Translation#

Learn how to take an existing benchmark.parquet from generation, translate it to a target locale, score quality with backtranslation metrics, and export another benchmark.parquet.

The field names, defaults, and validation rules are listed in Translation Configuration Reference. Artifact paths are summarized in Output Files.

What You Configure#

Control	What you set
`dataset_path`	Absolute or workspace path to the source `benchmark.parquet` you want translated.
`output_dir` / `expt_name`	Where caches and the translated `benchmark.parquet` are written.
`source_language` / `target_language`	BCP-47 style tags, for example `en-US` and `hi-IN`.
`translation_model_config`	Curator experimental translation block: `backend_type`, `params` (model, provider, credentials, `inference_parameters`), plus optional `stage` and `segment_stage` maps.
`backtranslation_quality_metrics`	List of `{type, threshold}` entries. Each `type` must be `sacrebleu`, `chrf`, or `ter`; each `threshold` must be nonnegative. Keep at least one entry so scoring runs; outputs land in `quality_metrics.parquet` with per-metric scores and `is_quality_metric_passed`.
`remove_low_quality`	When `true` (the default if you omit the key), rows that fail the aggregate quality gate are dropped before the final export. When `false`, every row is kept so you can inspect scores first.

Do not set translation_model_config.stage.enable_faith_eval to true. Translation relies on backtranslation metrics instead of FAITH.

Running the Translate Stage#

Pass stage=translate unless your YAML sets a top-level stage key. The CLI requires an explicit stage when that key is absent.

uv run nemotron steps run byob/mcq -c translate stage=translate

Tune Quality Gates#

The backtranslation_quality_metrics field is the only place you define automatic pass or fail rules for backtranslation checks. Add or remove list entries to change which scores are computed, and adjust threshold values when you want stricter or looser gates.

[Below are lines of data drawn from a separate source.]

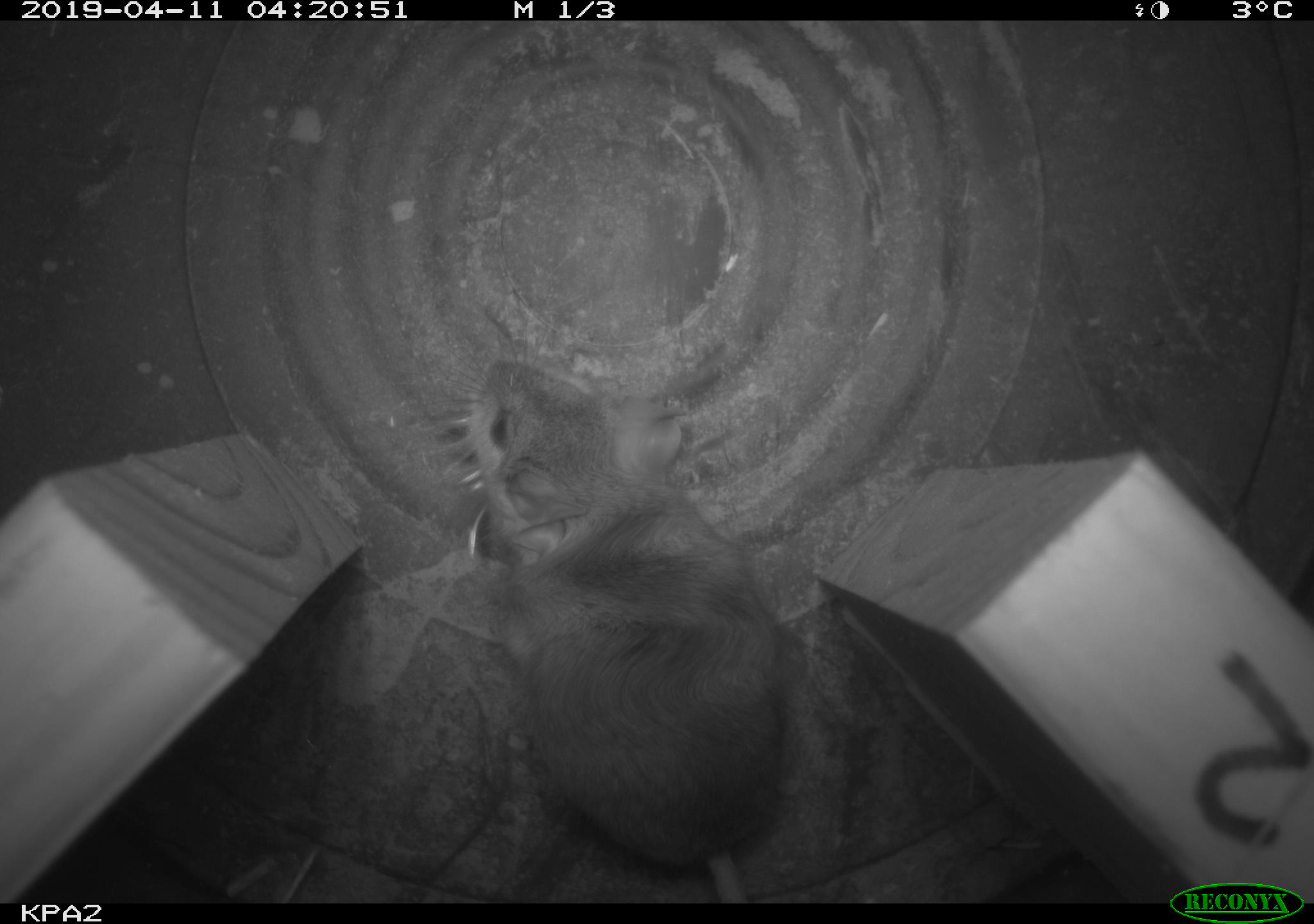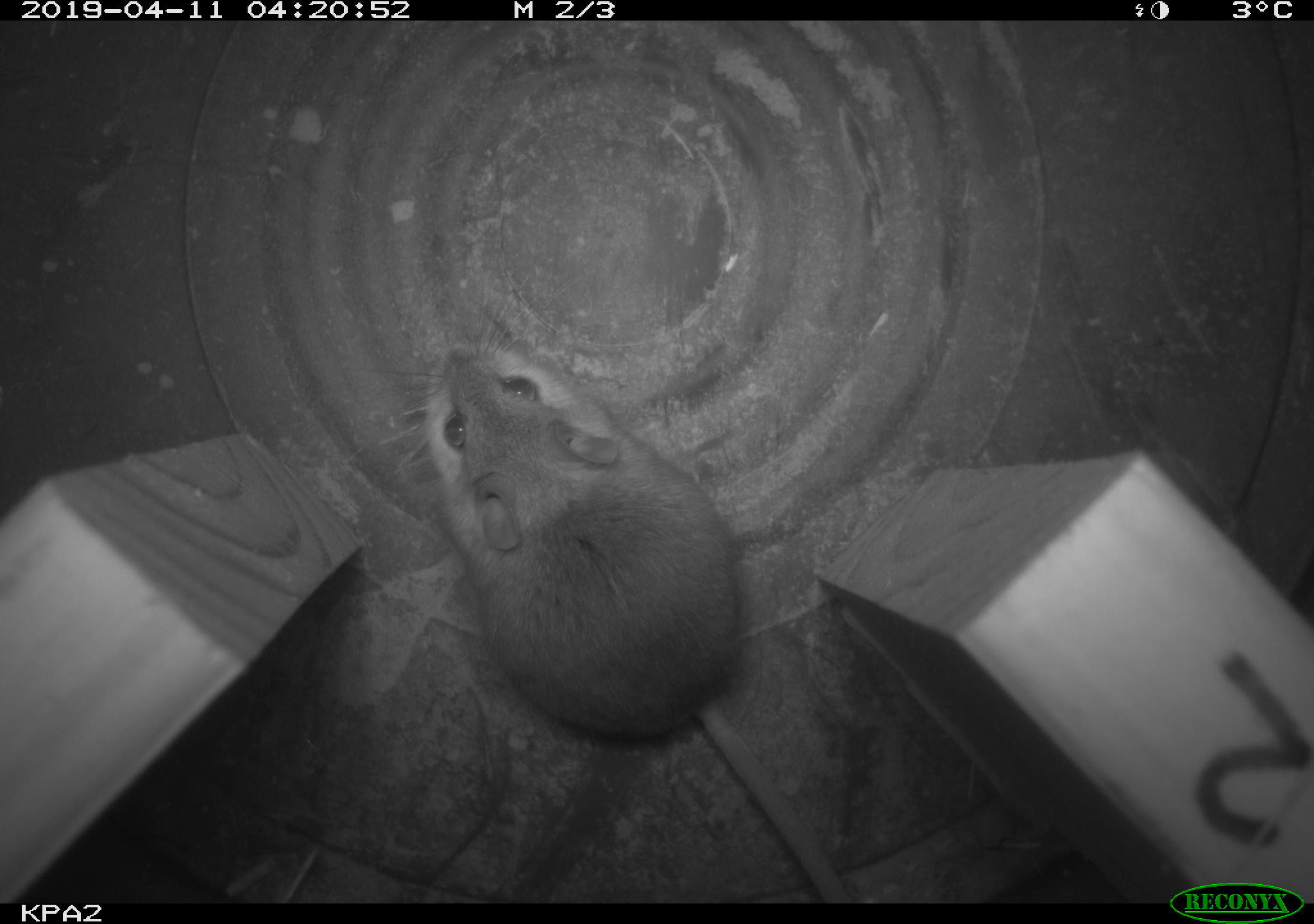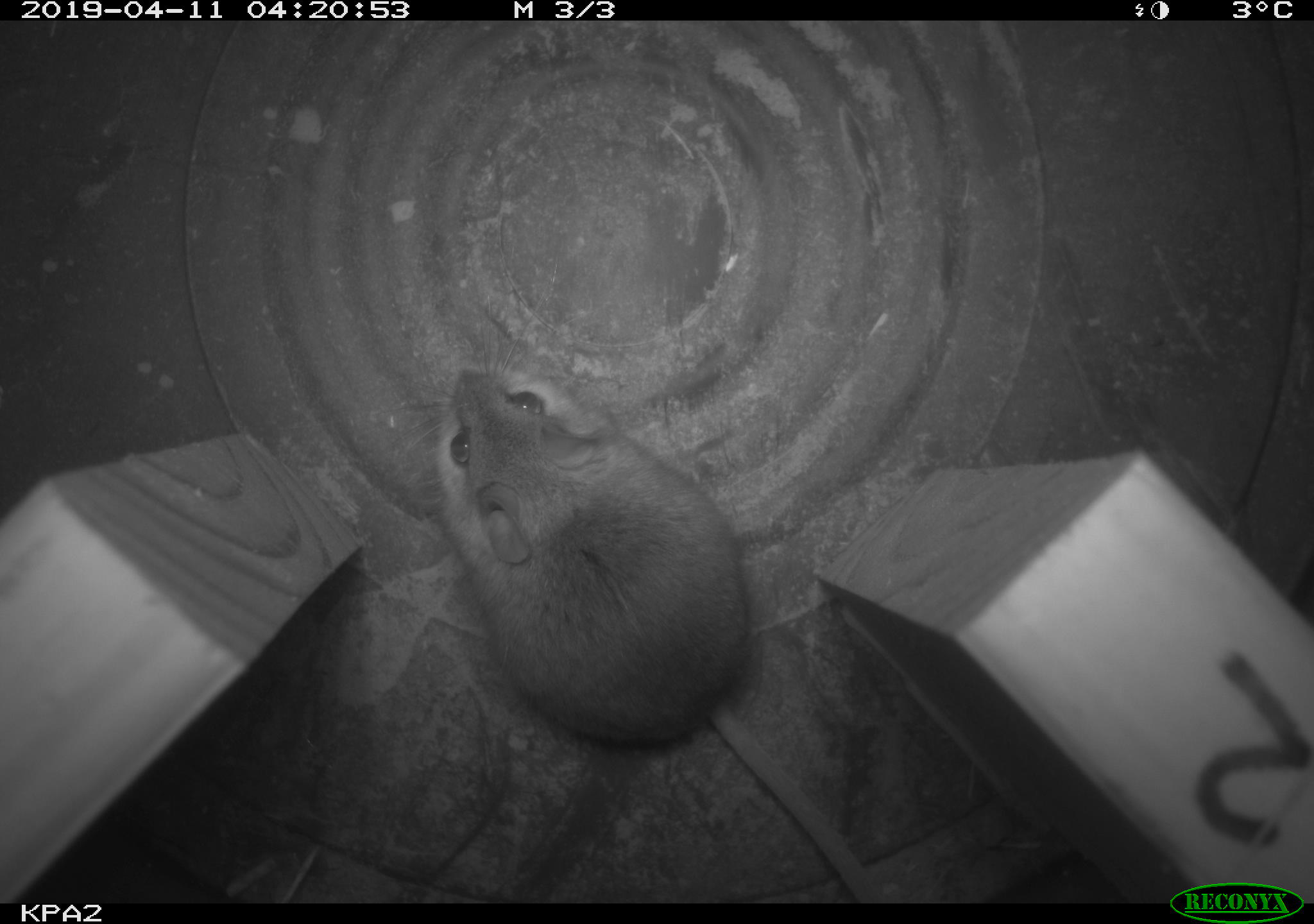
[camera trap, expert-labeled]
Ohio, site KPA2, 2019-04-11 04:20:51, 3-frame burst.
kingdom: Animalia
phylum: Chordata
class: Mammalia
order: Rodentia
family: Cricetidae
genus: Peromyscus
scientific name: Peromyscus leucopus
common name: white-footed mouse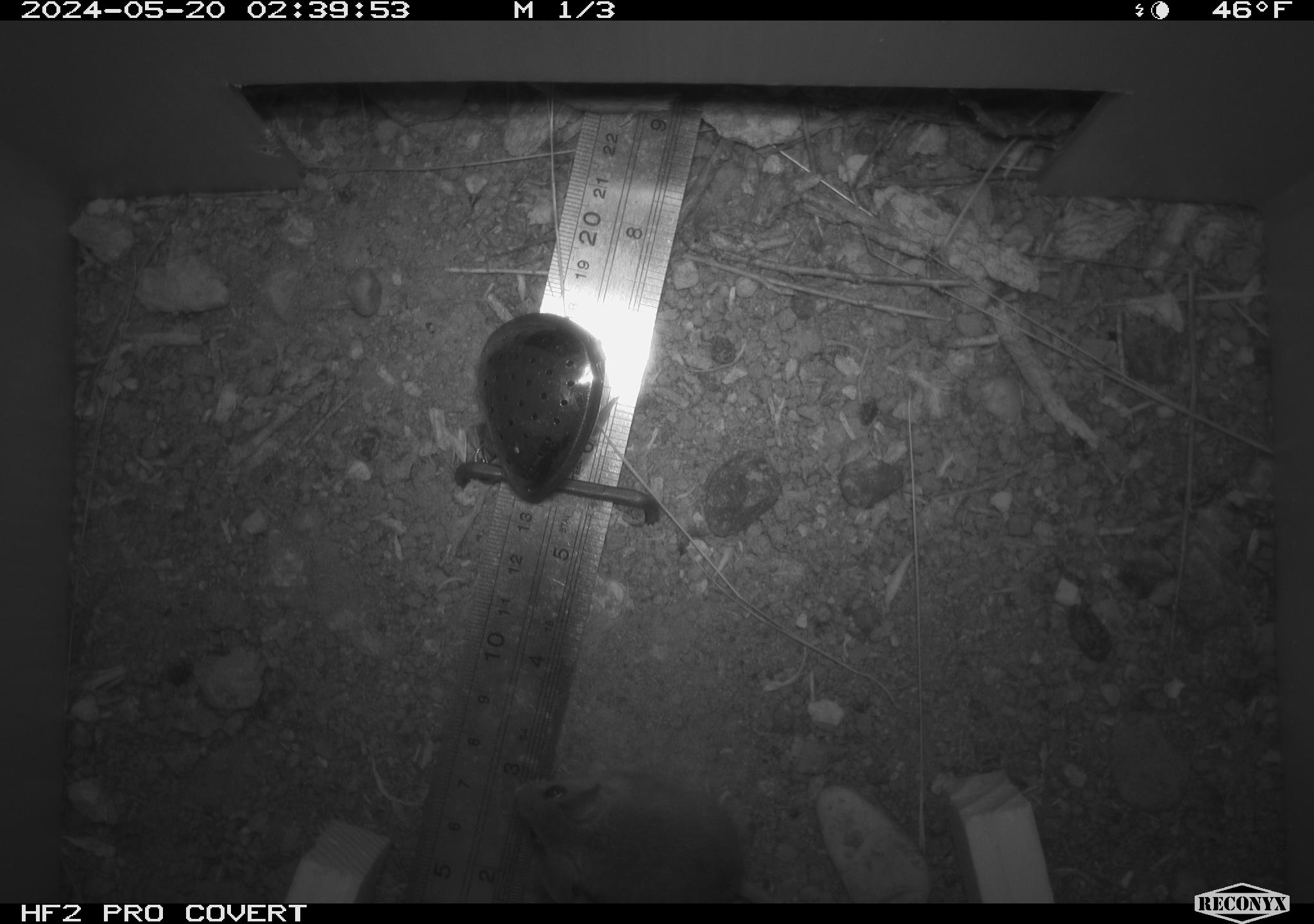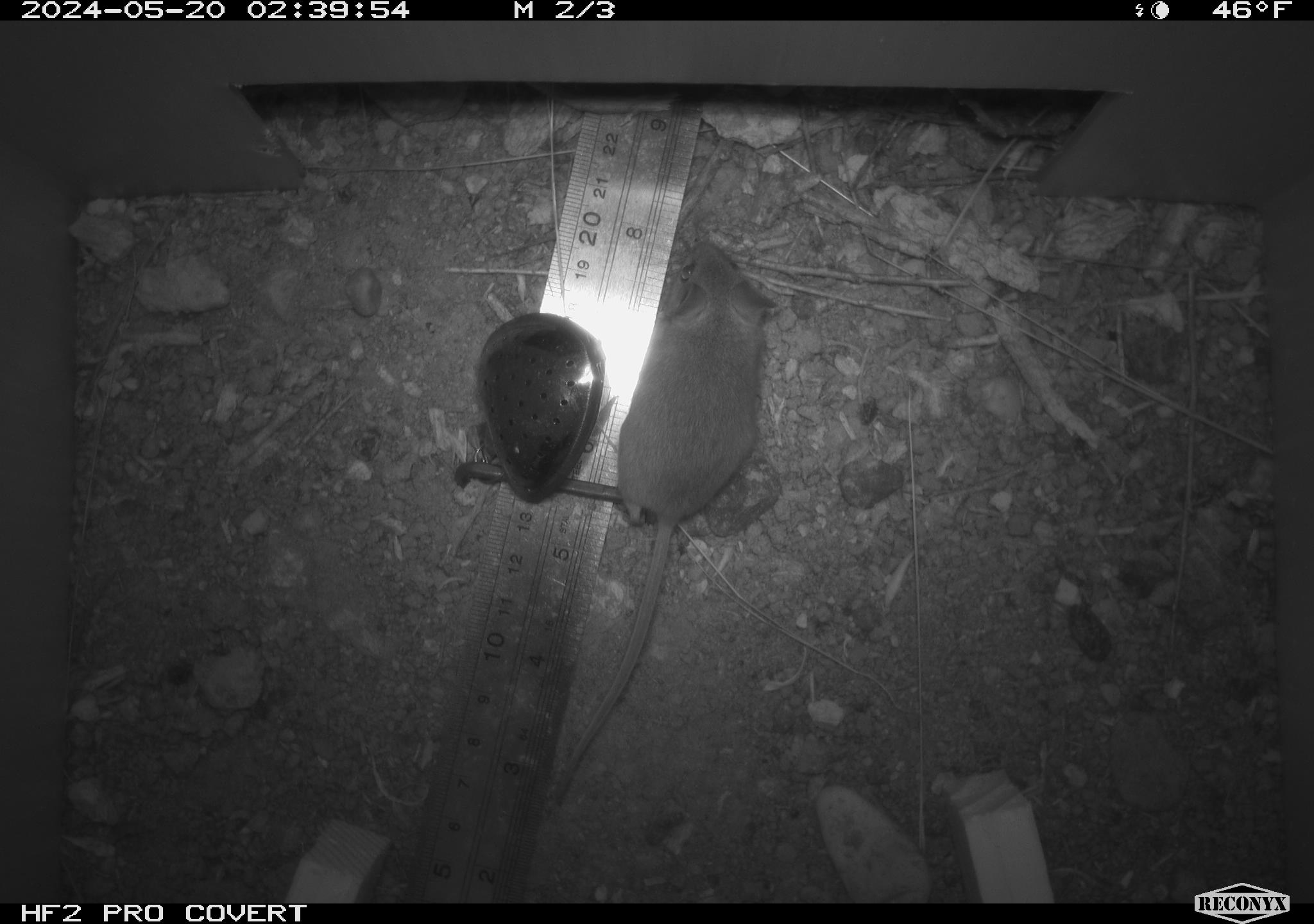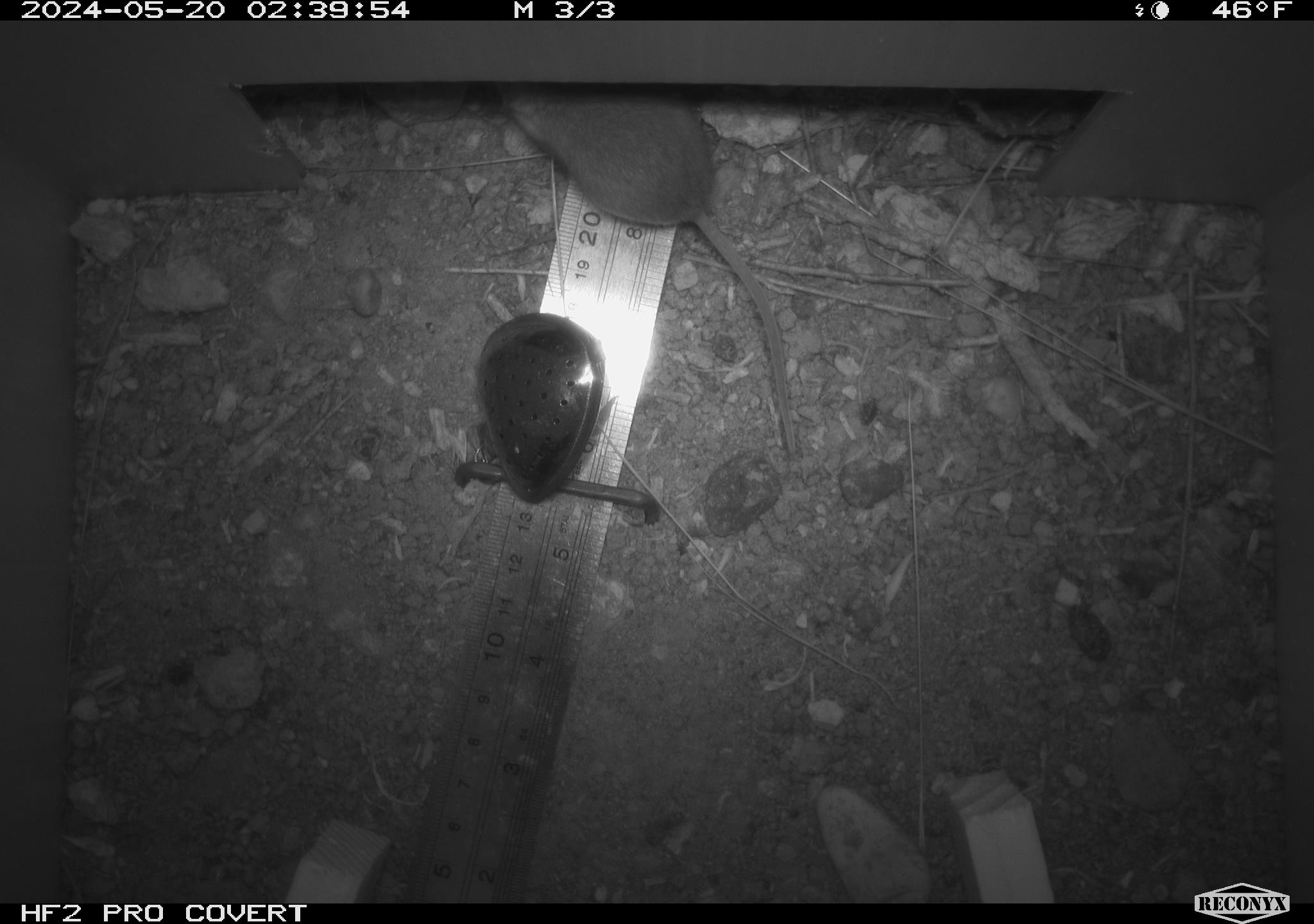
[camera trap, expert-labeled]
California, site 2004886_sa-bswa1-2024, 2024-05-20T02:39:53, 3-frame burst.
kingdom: Animalia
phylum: Chordata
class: Mammalia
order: Rodentia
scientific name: Rodentia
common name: mouse species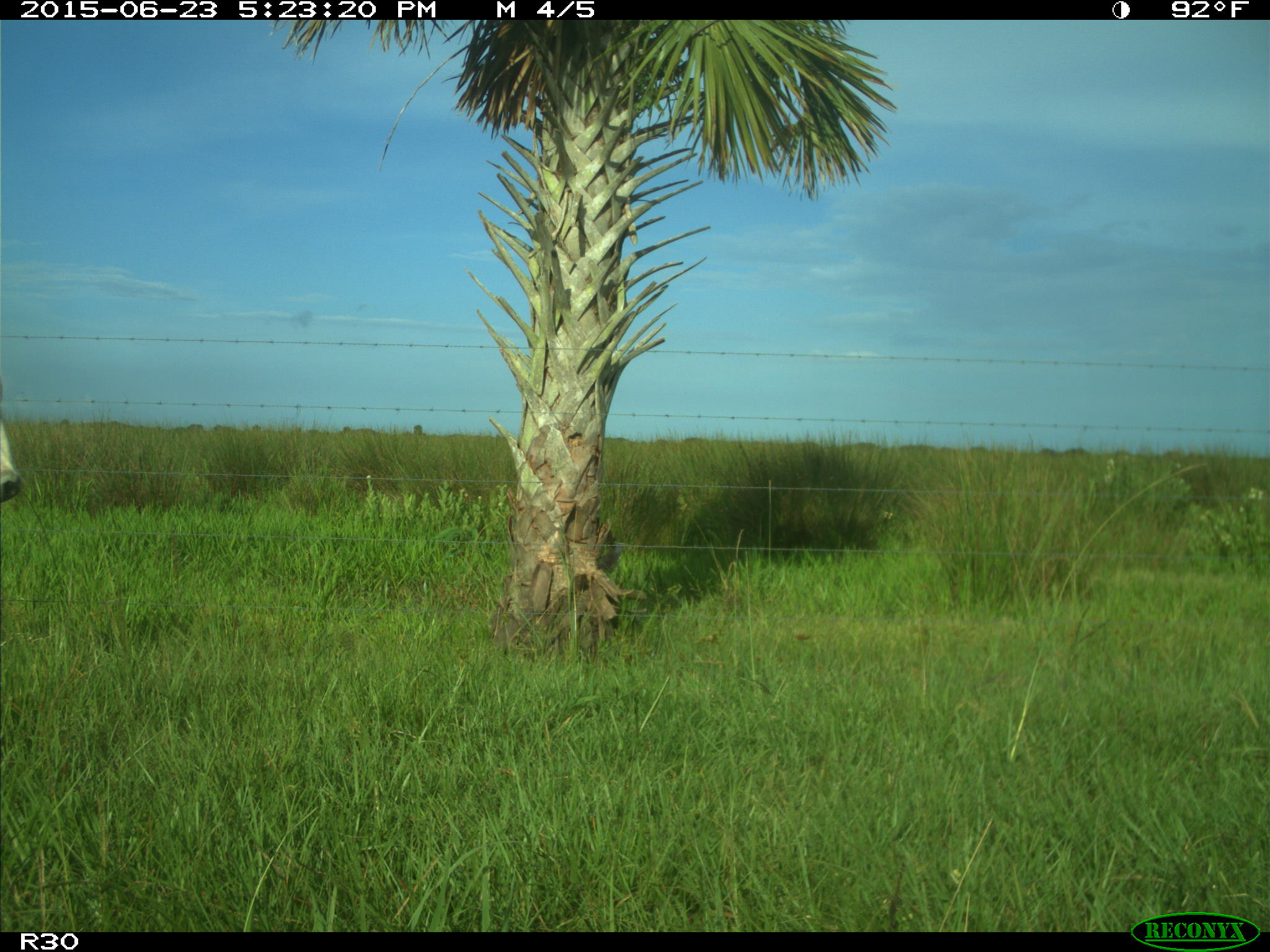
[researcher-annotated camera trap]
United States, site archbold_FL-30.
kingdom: Animalia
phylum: Chordata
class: Mammalia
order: Artiodactyla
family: Bovidae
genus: Bos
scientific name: Bos taurus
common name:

After a run, open quality_metrics.parquet under output_dir/expt_name/stage_cache/ to read per-metric score columns and is_quality_metric_passed before you change YAML again.

Final Filtering Control#

remove_low_quality decides whether failing rows disappear from the exported benchmark.parquet.

remove_low_quality: true   # omit to get the same default

remove_low_quality: false  # keep failing rows; filter manually using Parquet columns

Reference Layout#

The sample src/nemotron/steps/byob/mcq/config/translate.yaml file shows a complete translation_model_config with backend_type: llm, NVIDIA provider parameters, and stage / segment_stage tuning. Copy that structure, then swap model IDs, concurrency, and language tags for your workload.

The YAML below mirrors the sample configu, including remove_low_quality: false so rows that fail the aggregate quality gate remain in benchmark.parquet and you can inspect stage_cache/quality_metrics.parquet while you tune thresholds.

When you omit remove_low_quality or set it to true, failing rows are dropped before export.

expt_name: byob_mcq_translation
dataset_path: /path/to/benchmark.parquet
output_dir: /path/to/outputs
source_language: en-US
target_language: hi-IN

translation_model_config:
  backend_type: llm
  params:
    alias: gpt-oss-120b
    model: openai/gpt-oss-120b
    provider: nvidia
    api_key_env: NGC_API_KEY
    inference_parameters:
      max_tokens: 16000
      max_parallel_requests: 8
      temperature: 0.0
      top_p: 0.95
  stage:
    segmentation_mode: coarse
    min_segment_chars: 0
    output_mode: both
  segment_stage:
    health_check: true
    max_concurrent_requests: 8

backtranslation_quality_metrics:
  - type: sacrebleu
    threshold: 25
  - type: chrf
    threshold: 50
  - type: ter
    threshold: 50

remove_low_quality: false

Directory Structure#

The translation stage writes intermediate Parquet files to <output_dir>/<expt_name>/<stage_cache> as translated_questions.parquet, backtranslated_questions.parquet, and quality_metrics.parquet, followed by benchmark_raw.parquet and the renamed benchmark.parquet in the experiment root. Use the intermediate files to debug language mix-ups, threshold misses, or model refusals before you change configuration again.